Singapore's Famous Otter Family

Singapore's Famous Otter Family 1 Meet the Bishan 10! These ten otters are some of Singapore's most famous residents, living around the city's Marina Bay and apparently undaunted by life in a crowded urban area. They're quite the local attraction, with a loyal cabal of humans waiting to see them appear in the evenings. Rebecca Bailey of the BBC writes:

The otters usually appear at about 17:30 in the evening. They don't always appear in the same place though, as I've found on many a frustrating occasion. I often meet others on the hunt for them, and we share stories about where we saw them last.

When you do find them, you get a proper show. They always seem to follow a similar pattern of behaviour. First they'll catch some fish, and proceed to happily tear them to pieces and devour them, either on the shore or in the water.

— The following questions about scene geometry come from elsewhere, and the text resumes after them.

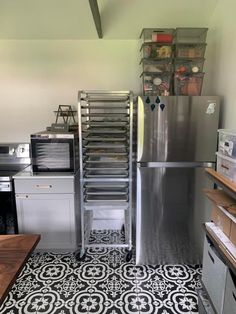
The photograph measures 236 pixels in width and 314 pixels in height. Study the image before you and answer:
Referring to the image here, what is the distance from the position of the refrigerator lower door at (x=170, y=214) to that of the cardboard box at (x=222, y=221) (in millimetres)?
603

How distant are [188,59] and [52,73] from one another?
58.6 inches

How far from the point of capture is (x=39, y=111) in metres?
2.82

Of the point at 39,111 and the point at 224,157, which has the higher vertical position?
the point at 39,111

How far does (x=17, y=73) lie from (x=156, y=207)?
2.12 meters

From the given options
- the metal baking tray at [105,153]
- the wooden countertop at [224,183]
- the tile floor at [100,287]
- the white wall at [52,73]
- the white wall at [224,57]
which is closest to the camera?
the wooden countertop at [224,183]

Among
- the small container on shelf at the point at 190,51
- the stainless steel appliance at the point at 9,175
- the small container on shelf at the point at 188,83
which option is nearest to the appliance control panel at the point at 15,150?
the stainless steel appliance at the point at 9,175

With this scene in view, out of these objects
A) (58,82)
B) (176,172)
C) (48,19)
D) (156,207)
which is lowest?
(156,207)

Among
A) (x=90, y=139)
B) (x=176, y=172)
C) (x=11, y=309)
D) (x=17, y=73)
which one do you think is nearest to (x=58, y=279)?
(x=11, y=309)

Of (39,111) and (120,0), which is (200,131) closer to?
(120,0)

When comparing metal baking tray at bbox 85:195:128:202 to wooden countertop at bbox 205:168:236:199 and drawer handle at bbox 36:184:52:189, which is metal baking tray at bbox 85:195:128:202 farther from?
wooden countertop at bbox 205:168:236:199

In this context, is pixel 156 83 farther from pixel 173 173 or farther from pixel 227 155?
pixel 227 155

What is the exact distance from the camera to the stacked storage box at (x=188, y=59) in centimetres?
223

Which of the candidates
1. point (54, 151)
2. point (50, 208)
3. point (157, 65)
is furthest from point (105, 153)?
point (157, 65)

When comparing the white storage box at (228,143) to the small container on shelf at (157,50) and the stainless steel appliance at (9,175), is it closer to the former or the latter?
the small container on shelf at (157,50)
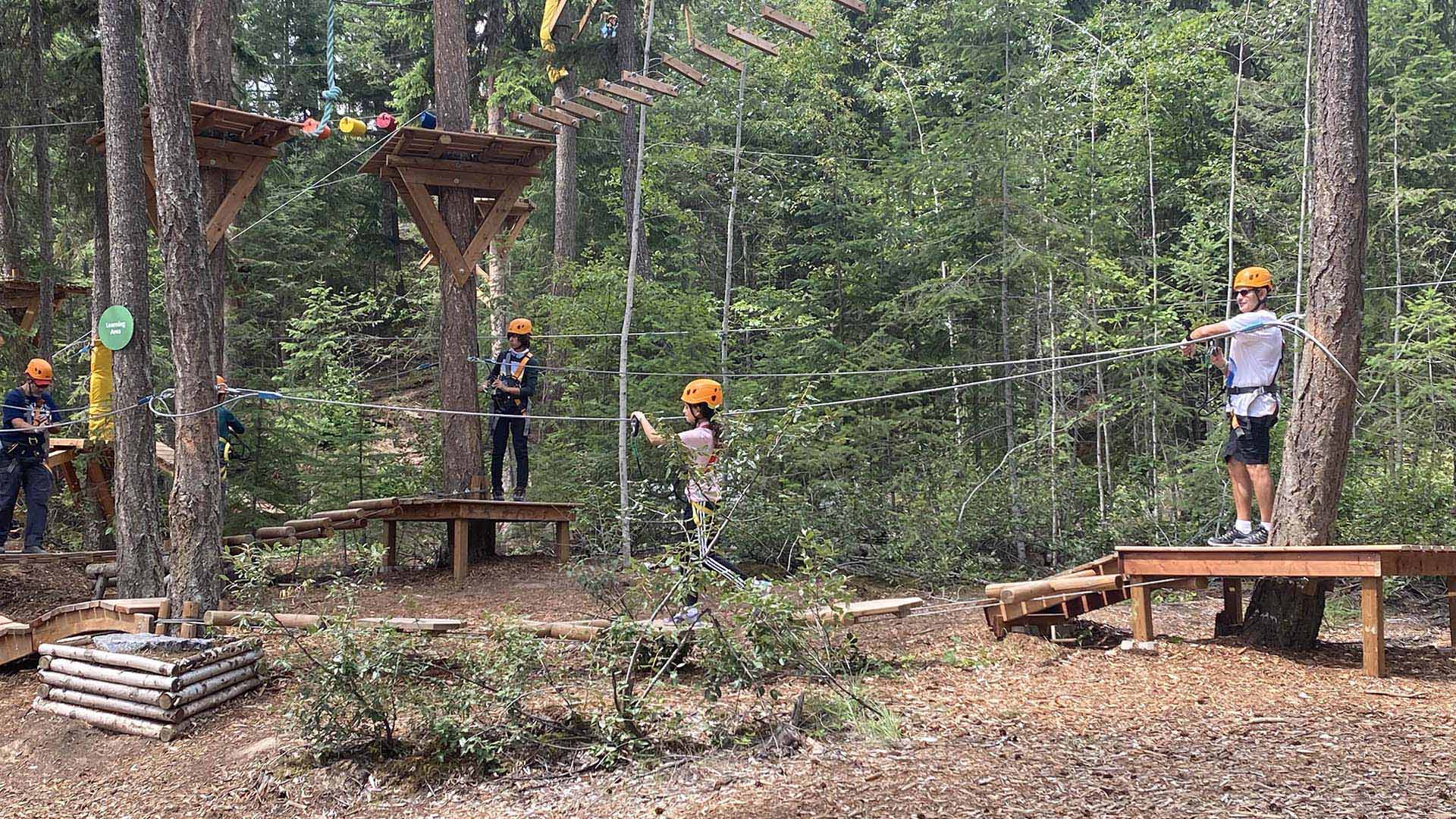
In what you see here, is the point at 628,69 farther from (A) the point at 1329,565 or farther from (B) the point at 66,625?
(A) the point at 1329,565

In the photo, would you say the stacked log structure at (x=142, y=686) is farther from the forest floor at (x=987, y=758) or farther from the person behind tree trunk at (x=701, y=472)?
the person behind tree trunk at (x=701, y=472)

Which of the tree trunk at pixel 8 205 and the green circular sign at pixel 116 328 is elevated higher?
the tree trunk at pixel 8 205

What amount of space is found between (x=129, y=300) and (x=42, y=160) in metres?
8.23

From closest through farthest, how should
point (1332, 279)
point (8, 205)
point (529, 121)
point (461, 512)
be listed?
point (1332, 279) < point (529, 121) < point (461, 512) < point (8, 205)

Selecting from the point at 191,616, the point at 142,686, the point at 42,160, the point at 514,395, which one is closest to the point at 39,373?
the point at 191,616

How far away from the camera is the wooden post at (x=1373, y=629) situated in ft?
18.0

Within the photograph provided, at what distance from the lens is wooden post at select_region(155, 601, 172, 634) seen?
6746 mm

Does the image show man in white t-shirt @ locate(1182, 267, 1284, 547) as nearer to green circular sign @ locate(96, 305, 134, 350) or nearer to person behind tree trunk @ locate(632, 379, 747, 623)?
person behind tree trunk @ locate(632, 379, 747, 623)

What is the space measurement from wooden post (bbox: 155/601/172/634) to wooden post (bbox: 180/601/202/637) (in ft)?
0.38

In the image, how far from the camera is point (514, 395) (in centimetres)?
998

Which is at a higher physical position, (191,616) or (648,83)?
(648,83)

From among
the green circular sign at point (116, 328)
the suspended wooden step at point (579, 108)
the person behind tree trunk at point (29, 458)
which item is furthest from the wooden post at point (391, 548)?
the suspended wooden step at point (579, 108)

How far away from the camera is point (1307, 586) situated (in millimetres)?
6176

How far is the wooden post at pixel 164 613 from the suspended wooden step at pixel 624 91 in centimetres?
529
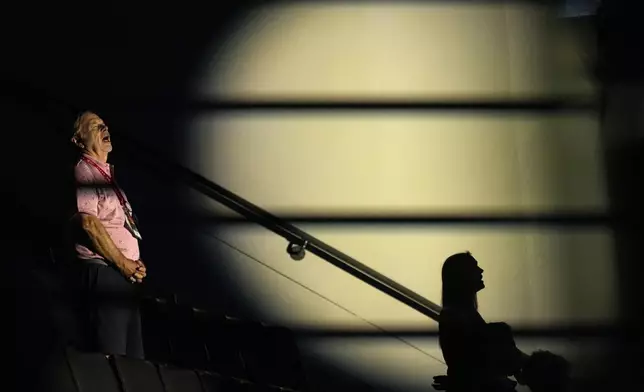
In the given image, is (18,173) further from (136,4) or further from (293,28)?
(293,28)

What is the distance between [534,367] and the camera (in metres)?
3.17

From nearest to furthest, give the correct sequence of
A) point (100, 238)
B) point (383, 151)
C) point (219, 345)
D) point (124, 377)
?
point (124, 377), point (100, 238), point (219, 345), point (383, 151)

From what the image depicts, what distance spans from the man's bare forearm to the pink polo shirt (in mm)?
16

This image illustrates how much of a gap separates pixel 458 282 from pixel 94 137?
1.23 metres

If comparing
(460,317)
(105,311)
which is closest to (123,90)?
(105,311)

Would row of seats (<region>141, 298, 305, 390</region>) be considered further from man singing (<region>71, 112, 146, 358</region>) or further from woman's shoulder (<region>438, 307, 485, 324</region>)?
woman's shoulder (<region>438, 307, 485, 324</region>)

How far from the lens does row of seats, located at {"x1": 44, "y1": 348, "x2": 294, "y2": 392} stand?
2553 mm

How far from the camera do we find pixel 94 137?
3.12 meters

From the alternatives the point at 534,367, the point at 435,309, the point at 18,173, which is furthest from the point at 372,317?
the point at 18,173

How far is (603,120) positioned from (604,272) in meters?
0.54

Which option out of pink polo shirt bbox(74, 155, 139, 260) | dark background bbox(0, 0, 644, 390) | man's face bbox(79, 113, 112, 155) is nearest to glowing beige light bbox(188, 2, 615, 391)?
dark background bbox(0, 0, 644, 390)

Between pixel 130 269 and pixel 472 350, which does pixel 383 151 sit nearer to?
pixel 472 350

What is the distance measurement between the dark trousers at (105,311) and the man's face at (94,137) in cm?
39

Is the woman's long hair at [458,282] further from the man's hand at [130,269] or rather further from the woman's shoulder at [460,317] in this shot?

Singapore's Famous Otter Family 3

After dinner, they start to play, chasing each other around in the water - they remind me of a mixture between a dog, a cat and a seal. I've been reading up, and I know that most of this family is quite young - people think the smallest five were only born in December. Sometimes one of them gets separated from the group and mewing piteously, scrambles to catch up.

After about half an hour of this, and just as twilight begins to settle in, they'll scramble up the bank (cue lots of screaming from walkers taken by surprise), find a bit of bare earth, and start to roll around until they're coated in fine sand. A bit more frolicking, and then suddenly, just like that, it's time to go - they vanish down into the water, or under a bridge, in the space of a minute or two.

Singapore's Famous Otter Family 2

These Singaporean otters are a big deal, as otters were thought to have been driven from the area 40 years ago. Again from the BBC:

Now their resurging numbers are seen as a sign that the island's waterways are becoming cleaner, and last week "Ottie the Otter" became the official mascot of an island-wide conservation movement backed by the government.

"The otter is a particularly pertinent reminder of the need to continue preserving our environment so that we do not lose these beautiful creatures again," said a spokesman at the project launch.

Fittingly, the 13th International Otter Congress is taking place in Singapore this week, with the theme Otters and People.